Snakebot was invented by Dr Ivan Tanev (Doshisha University, Japan), and is simulated as a set of identical spherical morphological segments, linked together via universal joints. The morphology is inspired by the efficient side-winding locomotion of the rattlesnake Crotalus cerastes. Actuators (“muscles”) are attached to individual segments (“vertebrae”): in the initial standstill position of Snakebot, the rotation axes of the actuators are oriented vertically (vertical actuator) and horizontally (horizontal actuator). Open Dynamics Engine (ODE) was chosen to provide a realistic simulation of the mechanics of Snakebot. There is no global coordinator component in the system evolved with Genetic Programming techniques.

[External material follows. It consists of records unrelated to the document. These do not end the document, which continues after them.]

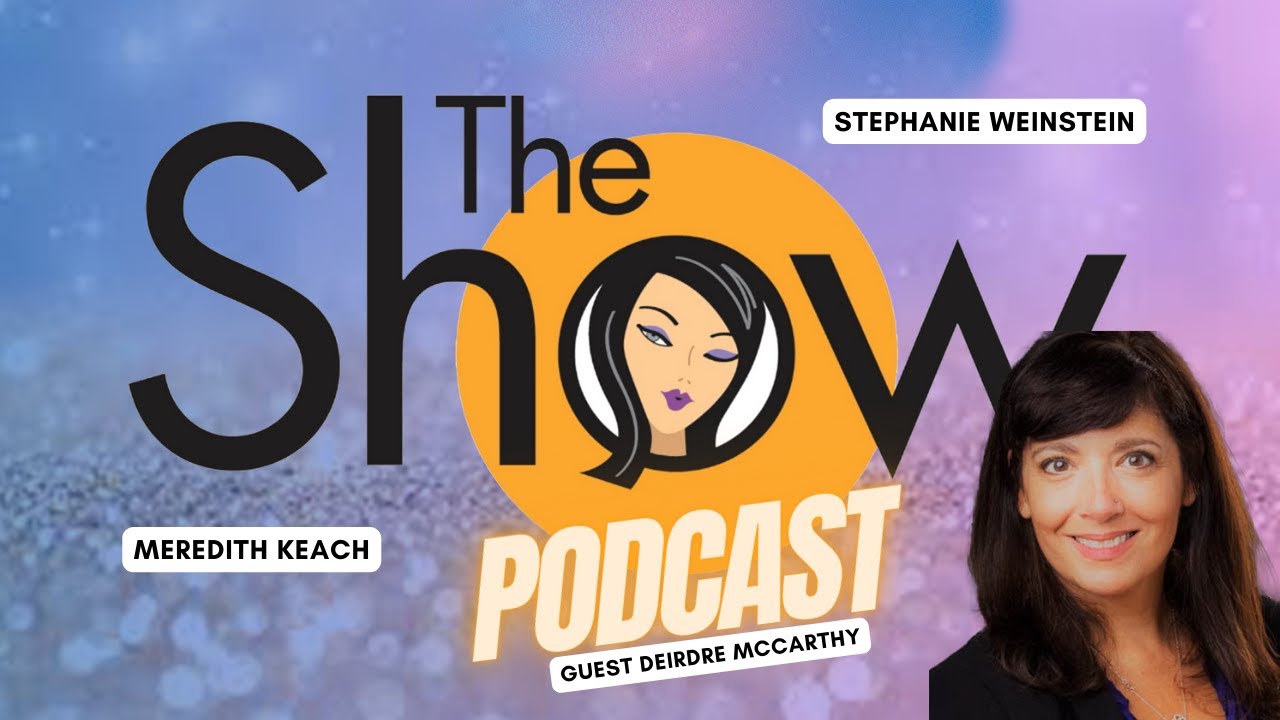 The Show with Weinstein and Keach: Deirdre McCarthy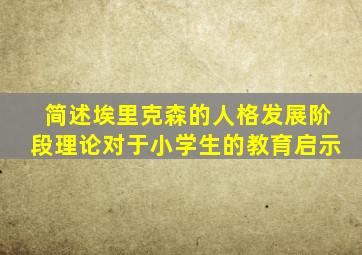 简述埃里克森的人格发展阶段理论对于小学生的教育启示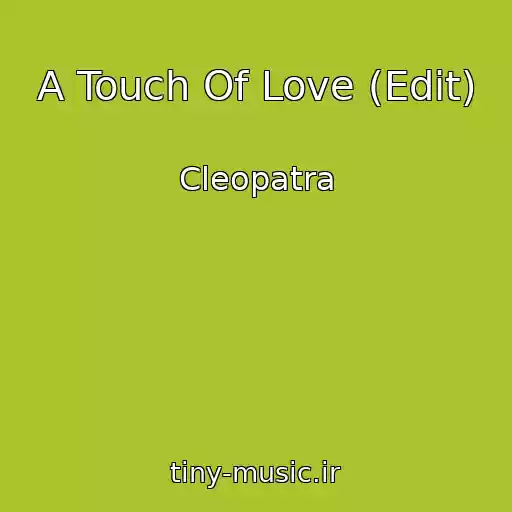 کاور آهنگ A Touch Of Love (Edit) از Cleopatra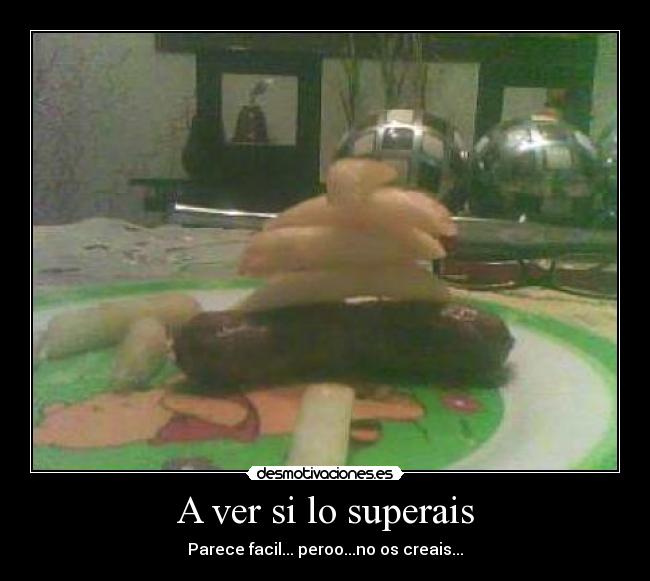 A ver si lo superais - Parece facil... peroo...no os creais...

Locomotion of a simulated Snakebot that was evolved with information-driven fitness functions (in collaboration with Joseph Lizier, Dr Ivan Tanev and Dr Vadim Gerasimov; 2006-ongoing):
It can be shown that the amount of predictive information between groups of actuators (measured via generalised excess entropy) grows as the modular robot starts to move across the terrain. That is, the distributed actuators become more coupled when a coordinated side-winding locomotion is dominant. The increase of predictive information is indicative of self-organisation. Faced with obstacles, the robot temporarily loses the side-winding pattern: the modules become less organised, the strength of their coupling is decreased, and rather than exploiting the dominant pattern, the robot explores various alternatives. Such exploration temporarily decreases self-organisation (the predictive information within the system is reduced). When the obstacles are avoided, the modules “rediscover” the dominant side-winding pattern by themselves, recovering the previous level of predictive information and manifesting again the ability to self-organise without any global controller.
Presence of predictive information does not mean that there are explicit segment-to-segment communication channels. Rather, the channel is created by physical coupling: if the states of the remote segments are synchronised then some information has been indirectly transferred via stigmergy (due to the physical interactions among the segments, and with the terrain).
1. M. Prokopenko, V. Gerasimov, and I. Tanev. Measuring spatiotemporal coordination in a modular robotic system . In L. Rocha, L. Yaeger, M. Bedau, D. Floreano, R. Goldstone, and A. Vespignani, eds, Artificial Life X: Proceedings of The 10th International Conference on the Simulation and Synthesis of Living Systems, 185–191, Bloomington IN, USA, 2006.
2. M. Prokopenko, V. Gerasimov, and I. Tanev. Evolving Spatiotemporal Coordination in a Modular Robotic System , in Nolfi, S., Baldassarre, G., Calabretta R., Hallam, J. C. T., Marocco, D., Meyer J.-A., Miglino, O., and Parisi, D., eds. From Animals to Animats 9: 9th International Conference on the Simulation of Adaptive Behavior (SAB 2006), Rome, Italy, Springer, Lecture notes in computer science, vol. 4095, 558-569, 2006.
3. I. Tanev, T. Ray, and A. Buller. Automated evolutionary design, robustness, and adaptation of sidewinding locomotion of a simulated snake-like robot. IEEE Transactions On Robotics, 21:632–645, 2005.
4. I. Tanev, Learning Mutation Strategies for Evolution and Adaptation of a Simulated Snakebot, Advances in Applied Self-organizing Systems, M.Prokopenko, ed., 105-126, Springer, 2007.
5. J. T. Lizier, M. Prokopenko, I. Tanev, and A. Y. Zomaya, Emergence of Glider-like Structures in a Modular Robotic System, In Proceedings of 11th International Conference on the Simulation and Synthesis of Living Systems (ALife XI), 2008 (to appear).